Geneviève, après avoir jeté sur lui un long regard, dit à son tour :
– Il faut s’entendre, ensuite ça va tout seul.
Leurs tendresses avaient poussé dans ce rez-de-chaussée du vieux Paris. C’était comme une fleur de cave. Depuis dix ans, elle ne connaissait que lui, vivait les journées à son côté, derrière les mêmes piles de drap, au fond des ténèbres de la boutique ; et, matin et soir, tous deux se retrouvaient coude à coude, dans l’étroite salle à manger, d’une fraîcheur de puits. Ils n’auraient pas été plus cachés, plus perdus, en pleine campagne, sous des feuillages. Seul un doute, une crainte jalouse devait faire découvrir à la jeune fille qu’elle s’était donnée à jamais, au milieu de cette ombre complice, par vide de cœur et ennui de tête.
Cependant, Denise avait cru remarquer une inquiétude naissante, dans le regard jeté par Geneviève sur Colomban. Aussi répondit-elle, d’un air d’obligeance :
– Bah ! quand on s’aime, on s’entend toujours.
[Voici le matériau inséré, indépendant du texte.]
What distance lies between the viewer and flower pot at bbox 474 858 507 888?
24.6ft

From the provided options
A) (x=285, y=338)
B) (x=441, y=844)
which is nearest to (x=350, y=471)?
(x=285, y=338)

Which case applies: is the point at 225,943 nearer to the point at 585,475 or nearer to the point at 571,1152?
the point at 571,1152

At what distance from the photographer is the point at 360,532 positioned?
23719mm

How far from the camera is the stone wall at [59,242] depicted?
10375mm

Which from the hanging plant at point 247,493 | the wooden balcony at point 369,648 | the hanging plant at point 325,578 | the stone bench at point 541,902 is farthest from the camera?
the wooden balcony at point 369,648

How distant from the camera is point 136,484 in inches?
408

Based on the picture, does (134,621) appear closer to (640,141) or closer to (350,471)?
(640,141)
Mais Baudu surveillait la table avec autorité. Il avait distribué des languettes de brie, et pour fêter ses parents, il demanda un second dessert, un pot de confiture de groseilles, largesse qui parut surprendre Colomban. Pépé, jusque-là très sage, se conduisit mal devant les confitures. Jean, pris d’intérêt pendant la conversation sur le mariage, dévisageait la cousine Geneviève, qu’il trouvait trop molle, trop pâle, et qu’il comparait au fond de lui à un petit lapin blanc, avec des oreilles noires et des yeux rouges.
– Assez causé, et place aux autres ! conclut le drapier, en donnant le signal de se lever de table. Ce n’est pas une raison, quand on se permet un extra, pour abuser de tout.
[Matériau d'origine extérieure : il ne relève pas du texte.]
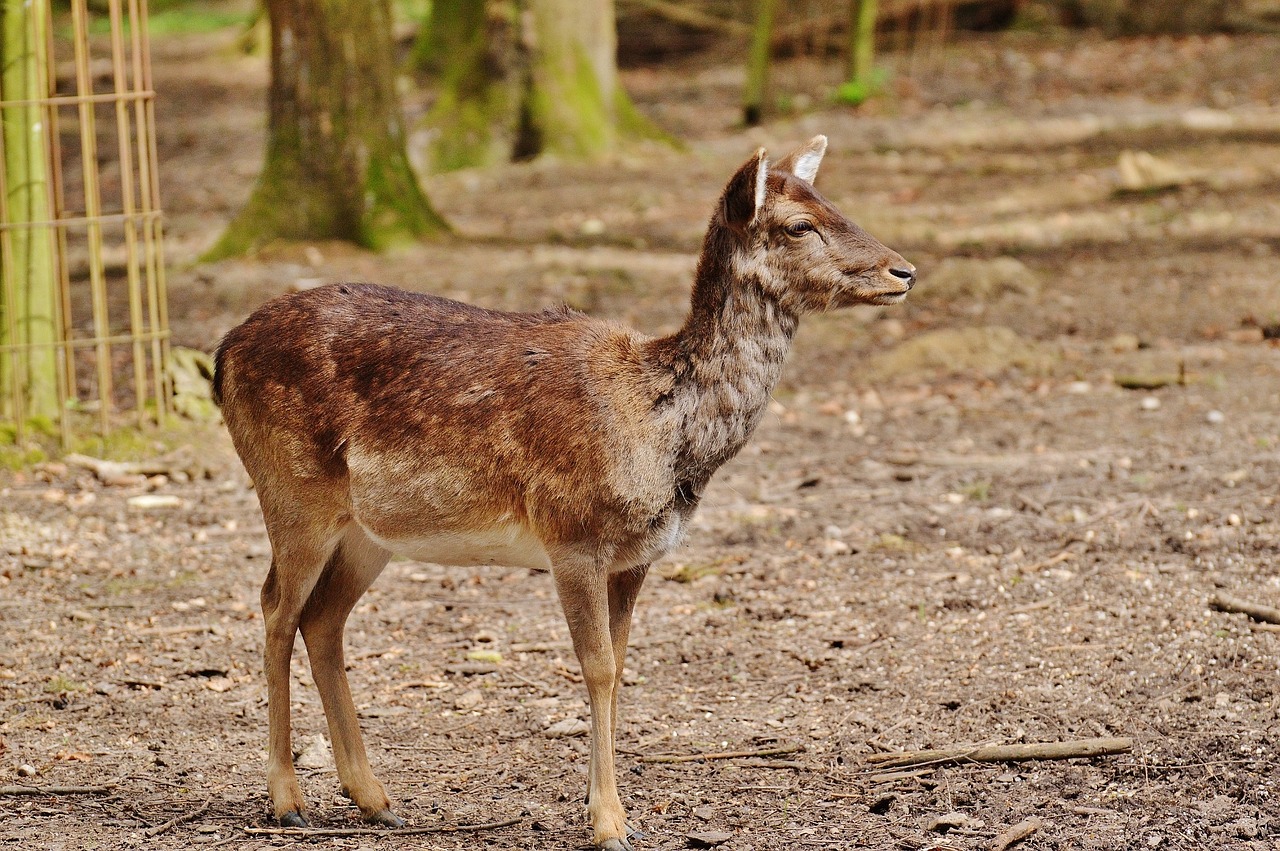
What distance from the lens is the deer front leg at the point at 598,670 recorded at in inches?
175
Madame Baudu, l’autre commis et la demoiselle, vinrent s’attabler à leur tour. Denise, de nouveau, resta seule, assise près de la porte, en attendant que son oncle pût la conduire chez Vinçard. Pépé jouait à ses pieds, Jean avait repris son poste d’observation, sur le seuil. Et, pendant près d’une heure, elle s’intéressa aux choses qui se passaient autour d’elle. De loin en loin, entraient des clientes : une dame parut, puis deux autres. La boutique gardait son odeur de vieux, son demi-jour, où tout l’ancien commerce, bonhomme et simple, semblait pleurer d’abandon. Mais, de l’autre côté de la rue, ce qui la passionnait, c’était le Bonheur des Dames, dont elle apercevait les vitrines, par la porte ouverte. Le ciel demeurait voilé, une douceur de pluie attiédissait l’air, malgré la saison ; et, dans ce jour blanc, où il y avait comme une poussière diffuse de soleil, le grand magasin s’animait, en pleine vente.
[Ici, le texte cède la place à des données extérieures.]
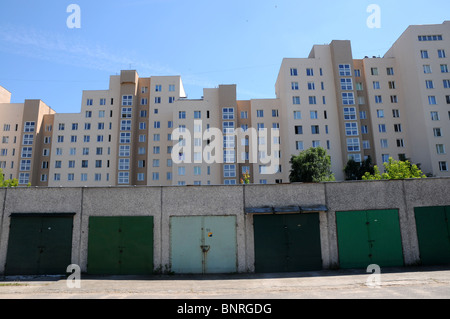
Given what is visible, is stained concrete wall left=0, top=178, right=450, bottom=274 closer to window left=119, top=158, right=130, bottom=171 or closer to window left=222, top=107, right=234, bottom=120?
window left=222, top=107, right=234, bottom=120

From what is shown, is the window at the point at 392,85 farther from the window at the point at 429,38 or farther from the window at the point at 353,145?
the window at the point at 353,145

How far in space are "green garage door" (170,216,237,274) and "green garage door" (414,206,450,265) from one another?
334 inches

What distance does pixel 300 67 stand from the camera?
57.5 m

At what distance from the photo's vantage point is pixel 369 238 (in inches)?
547

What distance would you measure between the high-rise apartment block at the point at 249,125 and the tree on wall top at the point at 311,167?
9.18m

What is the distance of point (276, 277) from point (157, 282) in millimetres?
4816

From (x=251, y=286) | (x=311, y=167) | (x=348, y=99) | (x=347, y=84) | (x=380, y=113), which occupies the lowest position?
(x=251, y=286)

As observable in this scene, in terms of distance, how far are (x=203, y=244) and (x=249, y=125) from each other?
47211 mm

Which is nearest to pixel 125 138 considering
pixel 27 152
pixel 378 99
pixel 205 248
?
pixel 27 152

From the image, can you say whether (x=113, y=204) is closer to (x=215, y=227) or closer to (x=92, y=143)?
(x=215, y=227)

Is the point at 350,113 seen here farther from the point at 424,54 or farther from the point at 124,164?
the point at 124,164

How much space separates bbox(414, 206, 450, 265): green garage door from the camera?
13820 millimetres

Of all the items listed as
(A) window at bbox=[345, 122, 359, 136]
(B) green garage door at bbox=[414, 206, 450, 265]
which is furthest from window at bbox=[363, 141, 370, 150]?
(B) green garage door at bbox=[414, 206, 450, 265]
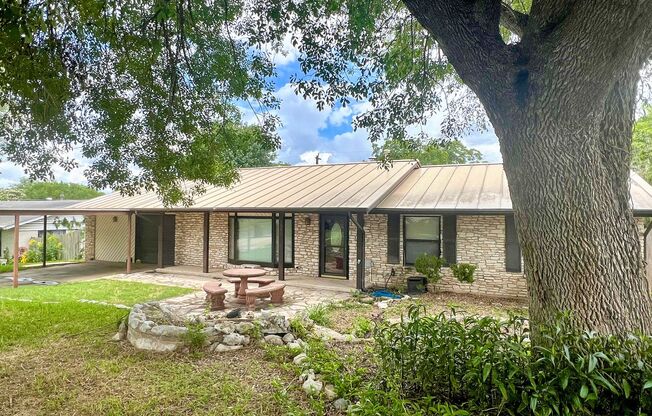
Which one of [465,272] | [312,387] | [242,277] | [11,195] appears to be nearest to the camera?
[312,387]

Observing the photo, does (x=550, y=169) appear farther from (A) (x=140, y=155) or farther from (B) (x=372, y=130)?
(A) (x=140, y=155)

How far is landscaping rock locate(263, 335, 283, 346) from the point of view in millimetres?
5440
Alors, Denise eut la sensation d’une machine, fonctionnant à haute pression, et dont le branle aurait gagné jusqu’aux étalages. Ce n’étaient plus les vitrines froides de la matinée ; maintenant, elles paraissaient comme chauffées et vibrantes de la trépidation intérieure. Du monde les regardait, des femmes arrêtées s’écrasaient devant les glaces, toute une foule brutale de convoitise. Et les étoffes vivaient, dans cette passion du trottoir : les dentelles avait un frisson, retombaient et cachaient les profondeurs du magasin, d’un air troublant de mystère ; les pièces de drap elles-mêmes, épaisses et carrées, respiraient, soufflaient une haleine tentatrice ; tandis que les paletots se cambraient davantage sur les mannequins qui prenaient une âme, et que le grand manteau de velours se gonflait, souple et tiède, comme sur des épaules de chair, avec les battements de la gorge et le frémissement des reins. Mais la chaleur d’usine dont la maison flambait, venait surtout de la vente, de la bousculade des comptoirs, qu’on sentait derrière les murs. Il y avait là le ronflement continu de la machine à l’œuvre, un enfournement de clientes, entassées devant les rayons, étourdies sous les marchandises, puis jetées à la caisse. Et cela réglé, organisé avec une rigueur mécanique, tout un peuple de femmes passant dans la force et la logique des engrenages.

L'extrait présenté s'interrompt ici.